(Collected data)
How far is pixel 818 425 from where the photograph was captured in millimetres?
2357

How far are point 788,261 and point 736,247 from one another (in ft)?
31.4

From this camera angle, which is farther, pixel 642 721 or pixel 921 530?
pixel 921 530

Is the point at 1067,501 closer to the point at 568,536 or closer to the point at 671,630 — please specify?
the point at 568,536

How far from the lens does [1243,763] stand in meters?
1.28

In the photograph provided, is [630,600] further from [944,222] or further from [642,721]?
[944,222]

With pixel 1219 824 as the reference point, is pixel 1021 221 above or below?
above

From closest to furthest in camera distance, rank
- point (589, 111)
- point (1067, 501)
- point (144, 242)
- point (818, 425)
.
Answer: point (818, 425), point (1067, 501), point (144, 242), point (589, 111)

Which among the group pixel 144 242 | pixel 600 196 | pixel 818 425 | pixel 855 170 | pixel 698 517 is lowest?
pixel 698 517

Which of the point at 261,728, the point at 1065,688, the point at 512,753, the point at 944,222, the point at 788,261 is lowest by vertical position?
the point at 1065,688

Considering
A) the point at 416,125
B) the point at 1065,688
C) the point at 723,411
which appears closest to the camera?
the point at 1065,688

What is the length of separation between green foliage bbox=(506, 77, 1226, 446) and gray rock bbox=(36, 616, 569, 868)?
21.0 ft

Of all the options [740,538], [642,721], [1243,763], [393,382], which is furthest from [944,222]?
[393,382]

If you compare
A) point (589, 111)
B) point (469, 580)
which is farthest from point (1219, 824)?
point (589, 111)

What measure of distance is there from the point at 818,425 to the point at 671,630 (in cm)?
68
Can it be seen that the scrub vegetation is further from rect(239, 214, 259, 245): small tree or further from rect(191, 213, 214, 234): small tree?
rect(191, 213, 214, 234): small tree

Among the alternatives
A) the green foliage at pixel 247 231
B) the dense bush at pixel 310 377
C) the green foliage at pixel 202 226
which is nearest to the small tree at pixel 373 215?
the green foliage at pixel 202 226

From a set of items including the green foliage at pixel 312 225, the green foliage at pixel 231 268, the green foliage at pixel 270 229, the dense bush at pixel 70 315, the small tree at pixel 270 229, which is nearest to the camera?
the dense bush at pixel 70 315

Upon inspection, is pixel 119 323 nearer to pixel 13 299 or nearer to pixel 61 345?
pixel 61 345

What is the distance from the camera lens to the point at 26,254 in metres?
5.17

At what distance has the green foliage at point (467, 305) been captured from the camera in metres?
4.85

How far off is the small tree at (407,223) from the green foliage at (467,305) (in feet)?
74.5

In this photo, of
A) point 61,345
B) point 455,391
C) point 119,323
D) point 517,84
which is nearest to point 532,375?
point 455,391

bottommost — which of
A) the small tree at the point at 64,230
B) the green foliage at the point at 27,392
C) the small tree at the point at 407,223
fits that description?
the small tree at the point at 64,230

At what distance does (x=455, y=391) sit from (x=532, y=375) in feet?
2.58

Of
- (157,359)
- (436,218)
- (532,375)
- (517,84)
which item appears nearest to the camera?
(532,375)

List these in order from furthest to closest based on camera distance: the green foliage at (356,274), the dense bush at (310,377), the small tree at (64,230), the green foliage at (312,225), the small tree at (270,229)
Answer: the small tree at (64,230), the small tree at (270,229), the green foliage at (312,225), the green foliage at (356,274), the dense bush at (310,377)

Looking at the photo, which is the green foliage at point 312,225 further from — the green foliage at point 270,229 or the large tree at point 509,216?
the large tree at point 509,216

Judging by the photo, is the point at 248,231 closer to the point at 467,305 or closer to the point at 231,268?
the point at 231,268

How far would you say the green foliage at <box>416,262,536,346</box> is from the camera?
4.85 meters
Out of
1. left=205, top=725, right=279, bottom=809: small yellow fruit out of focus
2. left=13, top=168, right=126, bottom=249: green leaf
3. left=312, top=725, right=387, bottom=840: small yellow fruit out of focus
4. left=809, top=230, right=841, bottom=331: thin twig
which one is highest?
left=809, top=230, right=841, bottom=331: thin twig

*Requirements*. Please switch "camera" to "viewer" throughout the entries above, keeping all other text the same.

*Written answer*.
How far is pixel 818 425 from where the photograph was captured in millimetres?
2357

How far are point 788,261 and point 736,247 from one another (in ft)?
31.4

From this viewer angle, which is farther, pixel 642 721 or pixel 921 530?
pixel 921 530

Is the point at 1067,501 closer to the point at 568,536 or closer to the point at 671,630 — please specify?
the point at 568,536

How far from the lens does [1243,763] stand in meters?
1.28

In the photograph provided, is [630,600] further from [944,222] or further from [642,721]?
[944,222]

With pixel 1219 824 as the reference point, is pixel 1021 221 above or below?
above

From closest to furthest in viewer distance, rank
- point (589, 111)
- point (1067, 501)
- point (144, 242)
- point (818, 425)
.
Answer: point (818, 425), point (1067, 501), point (144, 242), point (589, 111)

Which among the group pixel 144 242 | pixel 600 196 | pixel 818 425 | pixel 855 170 | pixel 698 517 is lowest?
pixel 698 517

Which of the point at 261,728, the point at 1065,688, the point at 512,753, the point at 944,222, the point at 788,261 is lowest by vertical position?
the point at 1065,688

Considering
A) the point at 416,125
B) the point at 1065,688
C) the point at 723,411
which appears closest to the viewer?
the point at 1065,688

What is the length of separation between green foliage bbox=(506, 77, 1226, 446) and gray rock bbox=(36, 616, 569, 868)?
21.0 ft

Of all the options [740,538], [642,721], [1243,763], [393,382], which is furthest from [944,222]?
[393,382]

If you compare
A) point (589, 111)
B) point (469, 580)
which is farthest from point (1219, 824)?
point (589, 111)

What measure of distance is there from the point at 818,425 to the point at 671,630 (in cm)?
68
Can it be seen that the scrub vegetation is further from rect(239, 214, 259, 245): small tree or further from rect(191, 213, 214, 234): small tree?
rect(191, 213, 214, 234): small tree

Among the alternatives
A) the green foliage at pixel 247 231
B) the dense bush at pixel 310 377
C) the green foliage at pixel 202 226
which is nearest to the small tree at pixel 373 215?
the green foliage at pixel 202 226

From a set of items including the green foliage at pixel 312 225, the green foliage at pixel 231 268, the green foliage at pixel 270 229, the dense bush at pixel 70 315, the small tree at pixel 270 229, which is nearest to the viewer?
the dense bush at pixel 70 315

Upon inspection, is pixel 119 323 nearer to pixel 13 299 or nearer to pixel 61 345?
pixel 61 345

What is the distance from the viewer lens to the point at 26,254 in metres?
5.17

At what distance has the green foliage at point (467, 305) been captured from the viewer in metres?
4.85

How far off is the small tree at (407,223) from the green foliage at (467,305) (in feet)?
74.5

In this photo, of
A) point 61,345
B) point 455,391
C) point 119,323
D) point 517,84
which is nearest to point 532,375?
point 455,391

bottommost — which of
A) the small tree at the point at 64,230
B) the green foliage at the point at 27,392
C) the small tree at the point at 407,223
fits that description?
the small tree at the point at 64,230

At what distance does (x=455, y=391) sit from (x=532, y=375) in feet?
2.58

Of
- (157,359)
- (436,218)
- (532,375)
- (517,84)
which item appears nearest to the viewer?
(532,375)

List these in order from furthest to closest based on viewer distance: the green foliage at (356,274), the dense bush at (310,377), the small tree at (64,230), the green foliage at (312,225), the small tree at (270,229)
Answer: the small tree at (64,230), the small tree at (270,229), the green foliage at (312,225), the green foliage at (356,274), the dense bush at (310,377)

Looking at the photo, which is the green foliage at point 312,225 further from — the green foliage at point 270,229 or the large tree at point 509,216?
the large tree at point 509,216

Judging by the photo, is the point at 248,231 closer to the point at 467,305 or closer to the point at 231,268?
the point at 231,268

How far would you say the green foliage at <box>416,262,536,346</box> is from the viewer?
4.85 meters
Out of
1. left=205, top=725, right=279, bottom=809: small yellow fruit out of focus
2. left=13, top=168, right=126, bottom=249: green leaf
3. left=312, top=725, right=387, bottom=840: small yellow fruit out of focus
4. left=809, top=230, right=841, bottom=331: thin twig
which one is highest?
left=809, top=230, right=841, bottom=331: thin twig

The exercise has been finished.